When Should You Wash Your Hands?

  • After using the bathroom
  • After blowing your nose, coughing, or sneezing
  • Before, during, and after preparing food
  • Before eating food
  • Before and after caring for someone at home who is sick with vomiting or diarrhea
  • After changing diapers or cleaning up a child who has used the toilet
  • After touching an animal, animal feed, or animal waste
  • After handling pet food or pet treats
  • After touching garbage
Please Wash Your Hands

Soap and Water

Washing your hands with soap and water are the #1 way to prevent the spread of germs.

  1. Wet your hands with clean, running water (warm or cold), turn off the tap, and apply soap.
  2. Lather your hands by rubbing them together with the soap. Lather the backs of your hands, between your fingers, and under your nails.
  3. Scrub your hands for at least 20 seconds. Need a timer? Hum the “Happy Birthday” song from beginning to end twice.
  4. Rinse your hands well under clean, running water.
  5. Dry your hands using a clean towel or air dry them.

See the science for why you should follow these steps!

Hand Sanitizer

If soap and water are not readily available, you can use an alcohol-based hand sanitizer that contains at least 60% alcohol.
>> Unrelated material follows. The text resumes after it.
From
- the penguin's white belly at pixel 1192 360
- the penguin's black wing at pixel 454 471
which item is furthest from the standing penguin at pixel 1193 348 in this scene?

You can tell if the sanitizer contains at least 60% alcohol by looking at the product label.

Sanitizers can quickly reduce the number of germs on hands in many situations. However,

  • Sanitizers do not get rid of all types of germs.
  • Hand sanitizers may not be as effective when hands are visibly dirty or greasy.
  • Hand sanitizers might not remove harmful chemicals from hands like pesticides and heavy metals.

How to use hand sanitizer

  • Apply the gel product to the palm of one hand (read the label to learn the correct amount).
  • Rub your hands together.
  • Rub the gel over all the surfaces of your hands and fingers until your hands are dry. This should take around 20 seconds.